* Oil prices rally 5 pct on speculation on supply pact
* Wall Street shares rebound, Apple results in focus
* Jitters remain after China shares fall to 14-month low
* Hopes of dovish U.S. Fed lend some support
(Updates market action, adds quote)
By Richard Leong
NEW YORK, Jan 26 (Reuters) - Stock and oil prices rebounded
on Tuesday on hopes oil producers would cut output to address
the supply glut that has punished equity markets and pushed
crude values to 12-year lows.
Bets that oil exporters could reduce production helped scale
back some demand for low-risk yen and U.S. and German government
debt.
Investors also awaited more clues to whether the Federal
Reserve and other central banks will help stabilize markets that
have been roiled partly due to worries about weakening economic
growth in China.
The U.S. central bank is expected to leave interest rates
unchanged after its two-day policy meeting that began Tuesday
and signal it may not raise rates until mid-2016 at the
earliest. FED/DIARY
"Markets have recovered with a rise in oil prices, and that
indicates that the two are still strongly correlated. Today's
reversal could be the first step towards a short-term
improvement in equity prices," said Philippe Gijsels, head of
research at BNP Paribas (PA:BNPP) Fortis Global Markets in Brussels.

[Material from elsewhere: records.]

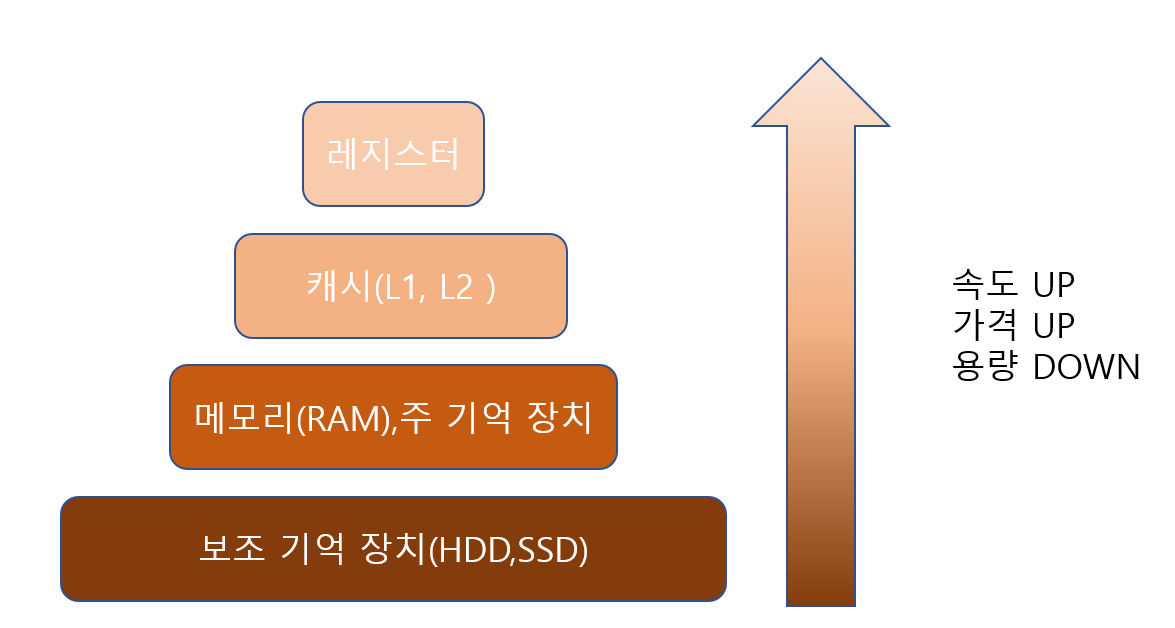 레지스터

캐시(L1, L2 )

메모리(RAM),주 기억 장치

보조 기억 장치(HDD,SSD)

속도 UP
가격 UP
용량 DOWN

Top OPEC and Russian oil industry officials stepped up vague
talk on Monday of possible joint action to remedy one of the
worst supply gluts in decades. Others, including
Kuwait, said they doubt it will happen as long as others are
increasing their output.
Brent crude futures LCOc1 were last up $1.95, or 6.39
percent, at $32.45 a barrel and U.S. crude CLc1 was last up
$1.77, or 5.83 percent, at $32.11 per barrel.
The oil rebound rekindled some appetite for stocks.
In U.S. afternoon trading, the Dow Jones industrial average
.DJI was up 275.27 points, or 1.73 percent, to 16,160.49, the
S&P 500 .SPX was up 26.6 points, or 1.42 percent, to 1,903.68
and the Nasdaq Composite .IXIC was 55.58 points, or 1.23
percent, higher at 4,574.07.
Some nervousness ahead of Apple's AAPL.O quarterly results
later Tuesday, which are expected to show a sharp drop in iPhone
sales, was mitigated by encouraging U.S. data on home prices and
consumer confidence.
The pan-European FTSEurofirst 300 index .FTEU3 closed up
0.9 percent at 1,335.90.
Tokyo's Nikkei .N225 ended 2.4-percent weaker, part of a
broad decline across Asia.
Mainland Chinese shares .SSEC .CSI300 tumbled more than
6 percent to a 14-month low on renewed jitters over Beijing's
ability to calm domestic markets.
The yen was initially stronger against the dollar and euro
but reversed those gains with the rebound in stock and oil
prices. It was last down 0.2 percent against the greenback at
118.55 yen JPY= and down 0.2 percent versus the euro at 128.54
yen EURJPY= .
The dollar was weaker against a basket of currencies, last
down 0.2 percent at 99.161 .DXY .
Nagging worries about falling oil prices and the global
economy underpinned demand for U.S. and German government bonds.
Benchmark 10-year Treasury yield US10YT=RR dipped 2 basis
points to 2.005 percent. The 10-year Bund yield
DE10YT=RR declined 3 basis points to 0.443 percent.